Despite positive proof of concept results in preclinical models, investigators have reported that monoclonal IgG blocking antibodies directed against T-cell inhibitory signaling pathway components (for example, ipilimumab (Bristol-Myers Squibb) and tremelimumab (Medlmmune/AstraZenica), both directed against CTLA4) have only achieved minimal efficacy results in a clinical setting. E.g., Postow et al., pp. 1-2. In addition, treatments involving monoclonal IgG antibodies have resulted in immune-related adverse events, such as dermatologic, GI, hepatic, endocrine and other inflammatory events. E.g., Id. at p.4. As such, the use of monoclonal IgG antibodies in immune checkpoint blockade may be limited by the therapeutic index of such molecules, in that the dose of a monoclonal IgG antibody required to elicit the desired therapeutic effect also causes immune-related adverse events.

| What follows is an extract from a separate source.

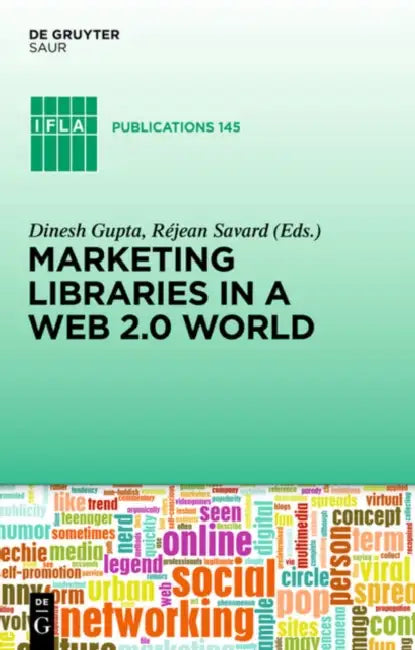Marketing Libraries in a Web 2.0 World (English, Dinesh Gupta | Réjean Savard)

Accordingly, there is a need for binding molecules with increased avidity that will provide increased potency so that lower dosage levels can be used, thereby preventing the occurrence of immune-related adverse events, while still achieving effective blockade of T-cell inhibitory signaling pathways.

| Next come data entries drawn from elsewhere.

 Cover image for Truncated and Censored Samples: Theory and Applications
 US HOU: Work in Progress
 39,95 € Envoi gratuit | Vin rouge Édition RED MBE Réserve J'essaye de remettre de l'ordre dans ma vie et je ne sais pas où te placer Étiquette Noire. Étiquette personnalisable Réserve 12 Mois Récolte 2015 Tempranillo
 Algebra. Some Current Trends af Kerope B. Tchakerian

The pharmacokinetics and pharmacodynamics of monoclonal antibodies are complex, and depend on both the structure of the monoclonal antibody, as well as the physiological system that it targets. Moreover, different antibody classes are typically processed within a subject via different cellular and physiological systems. For example, secretion into the bile is an important pathway of elimination for IgA antibodies, whereas this route is not a significant contributor to the elimination of IgG antibodies. Rather, the majority of IgG elimination occurs via intracellular catabolism, following fluid-phase or receptor-mediated endocytosis. E.g., Wang et al., Nature 84:5 (2008). Furthermore, full-length IgG antibodies have been shown to be primarily distributed within the blood stream, while smaller IgG antibody fragments appear to distribute within the extra-vascular space to a greater extent. E.g., Tabrizi et al., AAPS J. 2010 March; 12(1): 33-43. The blood brain barrier generally prevents immunoglobulin molecules from entering the central nervous system via the circulation. E.g., Yu et al., Science Translational Medicine 16:261 (2014). Furthermore, immunoglobulins that are directly injected into an extra-vascular space, such as the eyeball, typically only remain in the space on the order of hours. See., e.g., Mordenti, J. et al., Toxicological Sciences 52, 101-106 (1999); Mordenti, J. et al., Toxicological Sciences 27(5), 536-544 (1999). As such, control and manipulation of factors that influence the absorption, distribution, metabolism and/or excretion (ADME) characteristics of monoclonal antibodies is an important consideration when designing a therapeutic antibody composition.
Accordingly, there is a need for binding molecules whose ADME characteristics can be controlled and modulated to achieve a desired therapeutic effect.